#### TEXT EXTRACT:
I spend a lot of time trying to gently explain to non-theatre people why their ideas don't quite fit theatre today - let alone never. I sometimes am asked by building code folks for some input on a specific issue and cringe at the rest of the plan. My favorite is the dressing rooms about 2' off stage of proscenium opening. Way too common. It is frightening what little good sense sometimes is brought to bear on theatre design and construction.


----------



## jcslighting (Jan 9, 2016)

Les said:


> caution: If it comes crashing down, you might be called out as the last one who was seen messing with it. Don't let yourself become a scapegoat. I've ended my relationship with places because they expected me to hang lights on sketchy rigging and refused to make improvements moving forward.



I've wondered about potential liability in the event of the unthinkable. Trying to keep the total load as light as possible and evenly distributed. While it seems sturdy enough I would bet anything that none
of the hardware involved was/is load rated. It has presented challenges design wise by having to keep lekos off the FOH pipe. I have gotten use to throwing gobos from the balcony rail and from the
sides or on booms. The overstage electrics were hung with what appears to be playground type chain. I changed all that out a few years back with rated hardware. There was just no way I was even thinking of hanging
any amount of weight over someone's head on that stuff. BTW, these overstage pipes were mounted on plugging strips and I have no idea who installed them but they were hung with 5 pcs of "swingset" chain onto eyebolts
set into the plaster ceiling. I knocked the plaster loose to make sure the new hardware went into the center of a joist and changed out all the chains.


----------



## jcslighting (Jan 9, 2016)

BillConnerASTC said:


> I spend a lot of time trying to gently explain to non-theatre people why their ideas don't quite fit theatre today - let alone never. I sometimes am asked by building code folks for some input on a specific issue and cringe at the rest of the plan. My favorite is the dressing rooms about 2' off stage of proscenium opening. Way too common. It is frightening what little good sense sometimes is brought to bear on theatre design and construction.



Schools are sometimes the worst at this. I was asked to 'help out' at one local school that had a water fountain just off stage right behind a masking curtain. 

My explaination to the board about using a true theatre consultant vs. just an architect was that a theatre consultant knows theatre: production, audience, lighting, sound, scenery, dressing rooms, all of the needs of a
working theatre - as well as building codes and design. Most architects know very little about the needs of a working theatre, they are only concerned with the building asthetics. If they only take my advice on this point alone I think it could improve the outcome and use-ability of the space 1000%. 

More background on this group.....
At an event announcing the purchase of the new building one board member described what we could do there as "theatre in the black". I wasn't sure exactly what that was.... some guesses were: theatre without any lighting - like in the dark?, everyone just wears blacks like the crew?, everything in the theatre is painted black, including the set? The same board member also wants to produce only "GP" shows and has no clue of the differences between a cyc, scrim, or traverse curtain. 

And they want input into the design of a theatre?


----------



## kicknargel (Jan 9, 2016)

Before installing the grid, you should get a structural engineer to OK the additional load on the building structure.


----------

#### AVAILABLE DATA:

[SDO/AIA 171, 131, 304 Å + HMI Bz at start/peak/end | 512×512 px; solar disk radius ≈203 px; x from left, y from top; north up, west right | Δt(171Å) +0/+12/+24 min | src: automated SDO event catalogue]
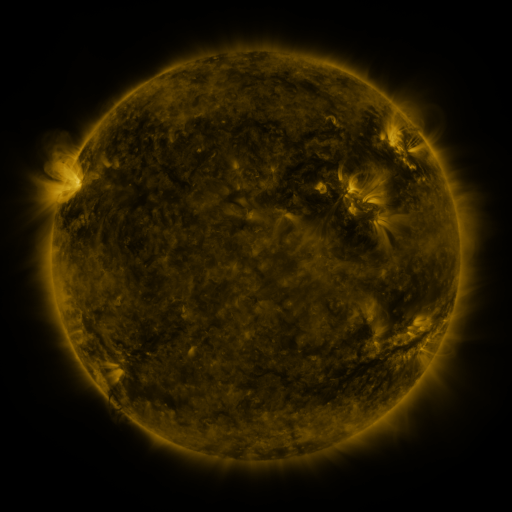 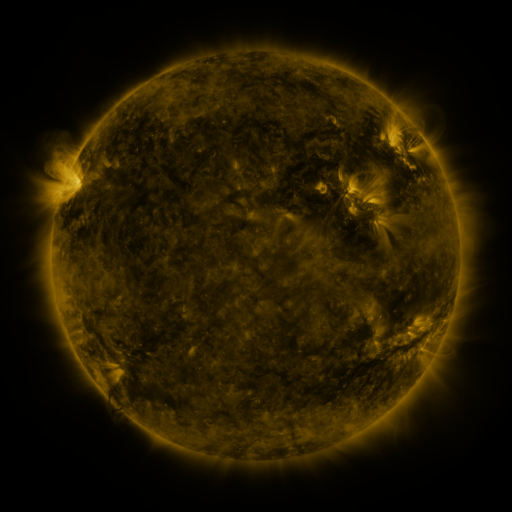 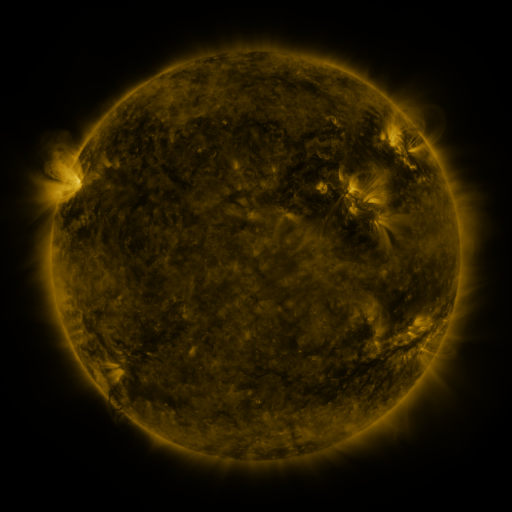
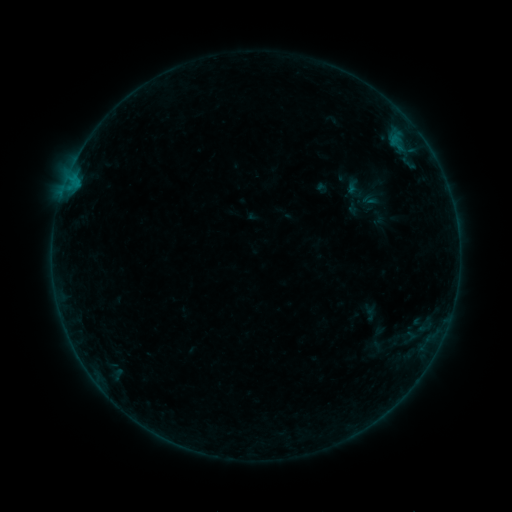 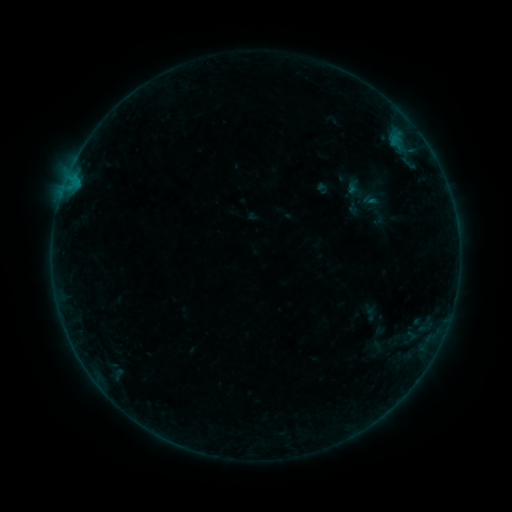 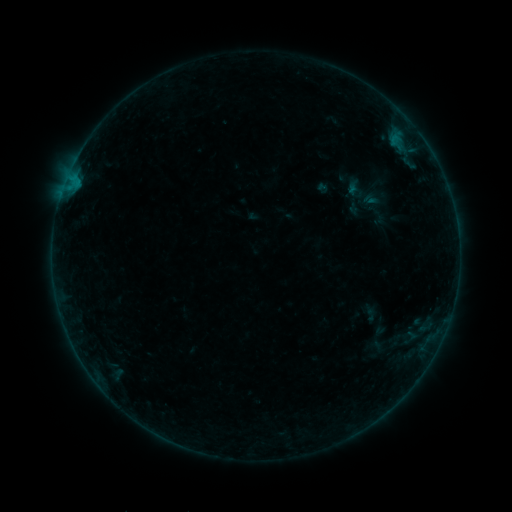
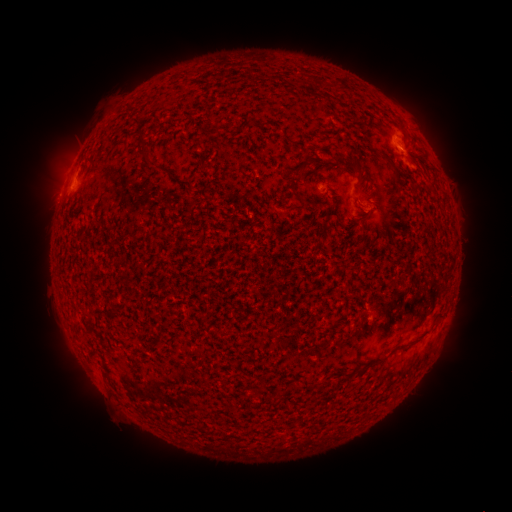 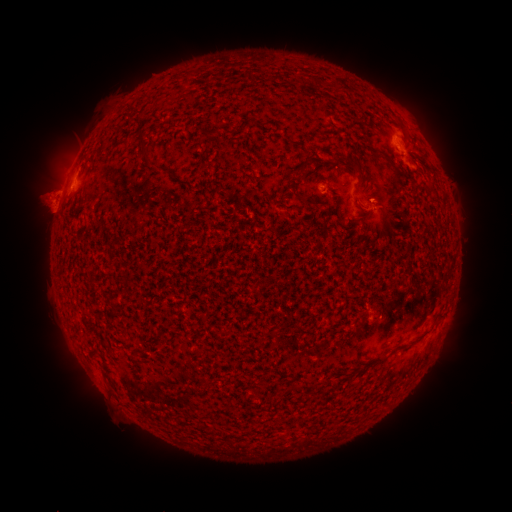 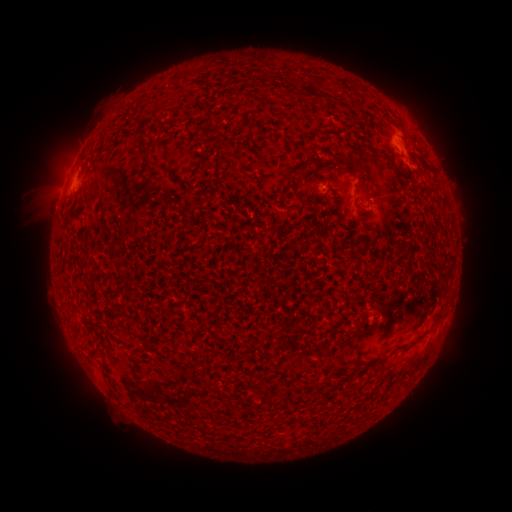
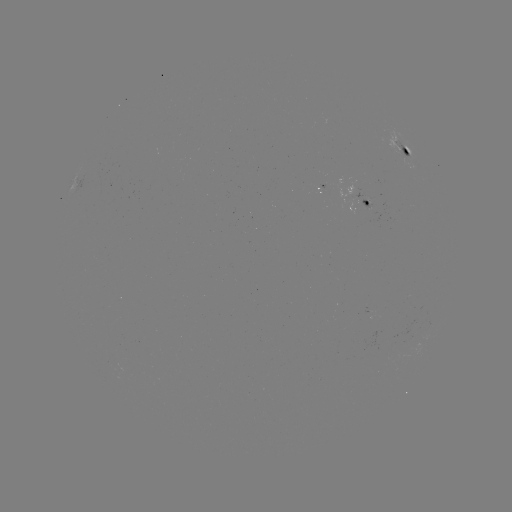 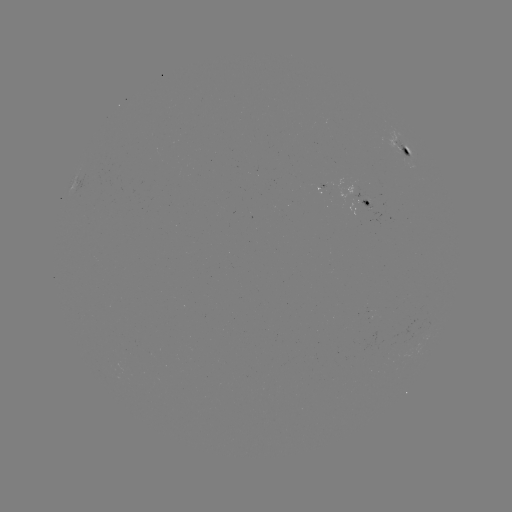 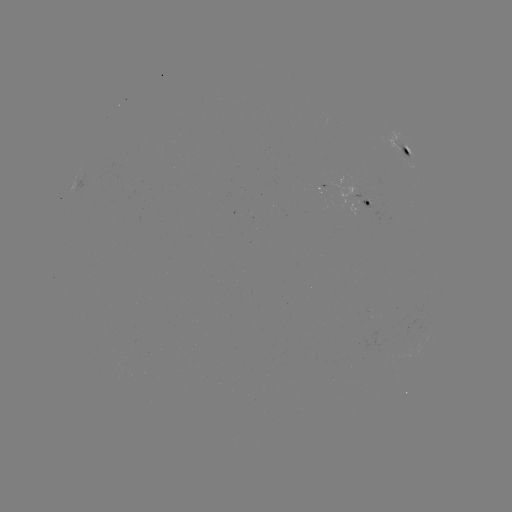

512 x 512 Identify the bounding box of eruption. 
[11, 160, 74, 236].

#### WHAT TO DO:
#1 In the forum thread, what were the overstage electrics hung with before the hardware was replaced?
#2 Render this sentence from the forum thread in Spanish: "Schools are sometimes the worst at this."
#3 Duplicate the passage of the forum thread from "At an event" up to and including "or traverse curtain.".
The material is not needed here.

#### SOLUTIONS IN ORDER:
#1 They were hung with what appears to be playground type chain.

#2 Las escuelas a veces son las peores en esto.

#3
At an event announcing the purchase of the new building one board member described what we could do there as "theatre in the black". I wasn't sure exactly what that was.... some guesses were: theatre without any lighting - like in the dark?, everyone just wears blacks like the crew?, everything in the theatre is painted black, including the set? The same board member also wants to produce only "GP" shows and has no clue of the differences between a cyc, scrim, or traverse curtain.